» Exercise prompt
Collect every line in the records below that contains the word "asphalt", and copy each of those lines in full. Case counts.

» Data section
-------------------------
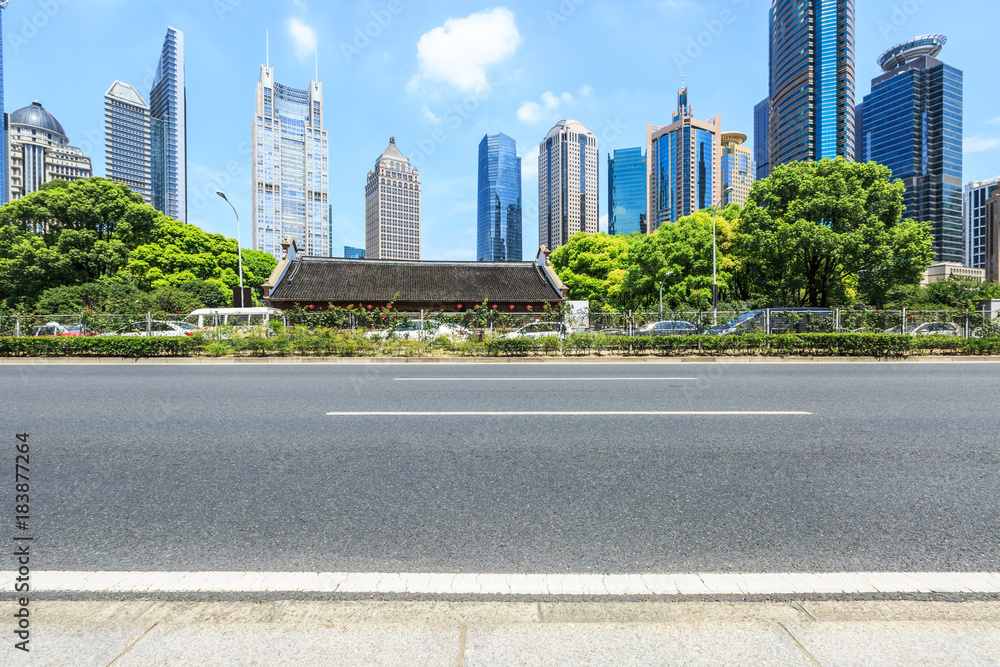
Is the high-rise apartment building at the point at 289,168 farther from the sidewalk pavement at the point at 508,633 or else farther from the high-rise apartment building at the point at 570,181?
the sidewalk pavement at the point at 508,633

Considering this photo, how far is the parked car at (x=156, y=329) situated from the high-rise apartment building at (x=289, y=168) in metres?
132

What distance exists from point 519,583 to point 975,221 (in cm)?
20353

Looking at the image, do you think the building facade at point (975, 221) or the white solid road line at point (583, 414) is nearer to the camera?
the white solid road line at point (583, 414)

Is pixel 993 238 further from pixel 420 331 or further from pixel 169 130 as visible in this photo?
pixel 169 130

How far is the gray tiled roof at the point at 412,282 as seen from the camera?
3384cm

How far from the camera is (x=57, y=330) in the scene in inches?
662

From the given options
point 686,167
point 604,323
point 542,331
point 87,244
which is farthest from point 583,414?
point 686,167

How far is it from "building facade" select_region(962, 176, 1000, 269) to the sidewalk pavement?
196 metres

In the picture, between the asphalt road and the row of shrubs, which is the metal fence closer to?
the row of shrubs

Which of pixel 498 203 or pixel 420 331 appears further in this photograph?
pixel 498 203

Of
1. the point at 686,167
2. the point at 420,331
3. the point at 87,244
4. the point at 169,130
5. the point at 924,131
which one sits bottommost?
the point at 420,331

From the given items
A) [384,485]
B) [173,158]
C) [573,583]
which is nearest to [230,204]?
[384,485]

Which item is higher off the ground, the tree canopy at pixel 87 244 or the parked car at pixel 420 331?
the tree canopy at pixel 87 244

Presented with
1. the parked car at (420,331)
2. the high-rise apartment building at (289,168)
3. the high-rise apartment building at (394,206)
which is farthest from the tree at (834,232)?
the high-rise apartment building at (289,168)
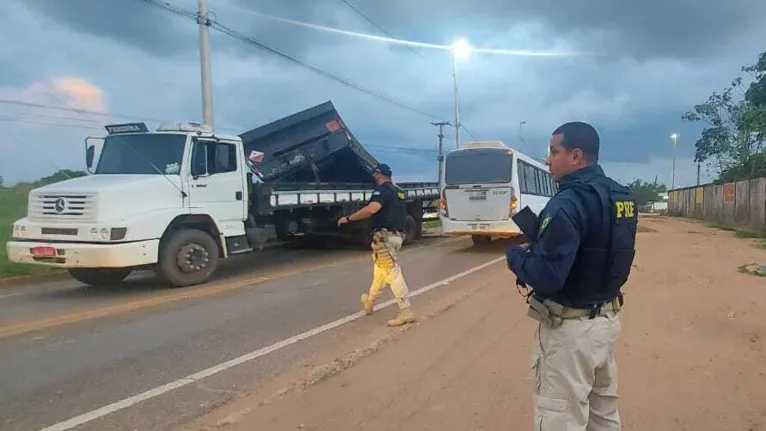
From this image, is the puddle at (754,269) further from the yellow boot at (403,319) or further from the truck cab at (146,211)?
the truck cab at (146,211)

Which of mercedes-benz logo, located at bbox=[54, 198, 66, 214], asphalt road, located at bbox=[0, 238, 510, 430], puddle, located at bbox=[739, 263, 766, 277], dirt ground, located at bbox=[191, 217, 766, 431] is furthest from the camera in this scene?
-------------------------
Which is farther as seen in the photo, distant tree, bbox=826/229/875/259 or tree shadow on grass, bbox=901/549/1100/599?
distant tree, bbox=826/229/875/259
-------------------------
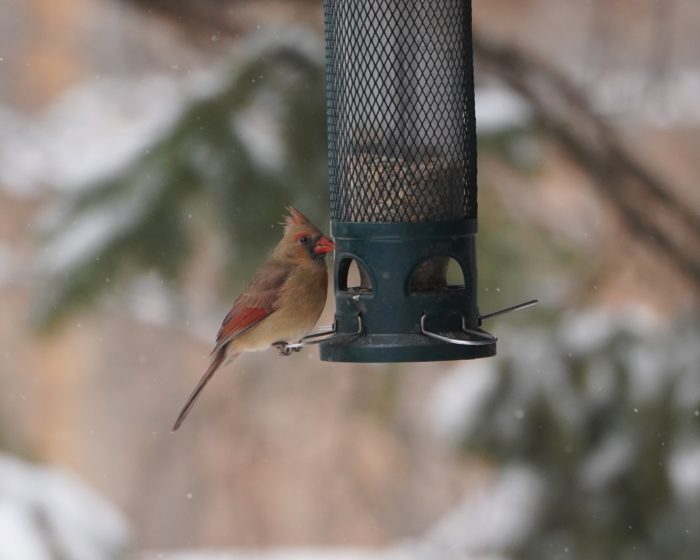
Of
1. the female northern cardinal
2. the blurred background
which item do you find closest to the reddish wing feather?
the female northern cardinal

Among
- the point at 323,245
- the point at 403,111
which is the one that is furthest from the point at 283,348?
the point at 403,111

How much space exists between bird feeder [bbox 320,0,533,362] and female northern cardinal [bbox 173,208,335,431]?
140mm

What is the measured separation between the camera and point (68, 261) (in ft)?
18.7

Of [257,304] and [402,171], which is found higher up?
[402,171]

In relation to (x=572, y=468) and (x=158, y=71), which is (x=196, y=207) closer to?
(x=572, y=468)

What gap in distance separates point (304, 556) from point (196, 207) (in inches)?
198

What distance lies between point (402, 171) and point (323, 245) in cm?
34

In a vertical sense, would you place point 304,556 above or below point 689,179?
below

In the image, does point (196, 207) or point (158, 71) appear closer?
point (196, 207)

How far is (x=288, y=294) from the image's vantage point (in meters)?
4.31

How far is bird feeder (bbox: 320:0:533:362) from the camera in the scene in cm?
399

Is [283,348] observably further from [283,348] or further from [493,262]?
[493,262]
-------------------------
» Solution for this exercise
In the picture, between the asphalt road and the row of shrubs, which is the metal fence closer to?
Which of mercedes-benz logo, located at bbox=[54, 198, 66, 214], asphalt road, located at bbox=[0, 238, 510, 430], puddle, located at bbox=[739, 263, 766, 277], dirt ground, located at bbox=[191, 217, 766, 431] is furthest from the camera in this scene?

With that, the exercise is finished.